Anti-ESG laws challenge fiduciary obligations, add significant reporting burden: PRI
Partner and chair of Herrick's Corporate Department, Morris DeFeo, was quoted in ESG Dive in an article discussing the impact of anti-ESG legislative efforts and the potential to affect capital available for businesses and investment vehicles that have a sustainability or social focus.
The article discusses a new study on the impact of anti-ESG laws on financial institutions’ business operations from Principles for Responsible Investment, which found that such efforts could have “significant unintended consequences, fail to achieve their goals, or both.” The study reviewed the impact of anti-ESG laws on business operations and the extent to which the laws may meet the stated aims of their proponents. The article noted how anti-ESG laws generate large volumes of additional due diligence and financial justification of regular investment activities, resulting in "increased workloads for legal, marketing, investment, stewardship and other internal teams."

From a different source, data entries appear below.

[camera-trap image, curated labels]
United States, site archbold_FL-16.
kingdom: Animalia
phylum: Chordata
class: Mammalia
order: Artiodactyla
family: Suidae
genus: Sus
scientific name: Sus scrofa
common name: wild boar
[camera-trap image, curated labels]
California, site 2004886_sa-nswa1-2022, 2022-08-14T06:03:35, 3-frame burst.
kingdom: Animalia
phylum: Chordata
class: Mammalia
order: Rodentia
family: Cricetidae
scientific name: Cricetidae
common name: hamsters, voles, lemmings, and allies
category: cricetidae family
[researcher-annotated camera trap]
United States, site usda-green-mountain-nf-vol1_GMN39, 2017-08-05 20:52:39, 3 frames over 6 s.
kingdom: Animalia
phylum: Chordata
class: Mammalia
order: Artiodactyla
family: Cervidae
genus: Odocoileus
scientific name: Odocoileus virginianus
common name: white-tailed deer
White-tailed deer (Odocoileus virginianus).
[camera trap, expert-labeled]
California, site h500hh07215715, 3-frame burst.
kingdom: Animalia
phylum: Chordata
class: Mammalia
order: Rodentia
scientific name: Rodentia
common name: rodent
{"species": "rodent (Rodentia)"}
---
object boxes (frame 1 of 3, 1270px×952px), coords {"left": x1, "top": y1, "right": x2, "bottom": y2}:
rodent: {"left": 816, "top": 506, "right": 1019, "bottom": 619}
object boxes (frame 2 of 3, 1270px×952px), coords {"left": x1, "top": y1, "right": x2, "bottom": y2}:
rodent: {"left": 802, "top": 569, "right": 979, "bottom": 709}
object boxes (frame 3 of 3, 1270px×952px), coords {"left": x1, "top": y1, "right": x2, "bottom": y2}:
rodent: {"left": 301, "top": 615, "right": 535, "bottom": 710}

Morris discussed the impact of anti-ESG legislative efforts, noting that it “will be somewhat different depending on the nature of the legislation and of course the political climate from which they emanate." Further, “[t]hese efforts could materially affect the availability of investment capital for businesses and investment vehicles that have an ESG-based focus because certain funding such as state pension accounts may be prohibited from investing in ESG-based funds or companies.”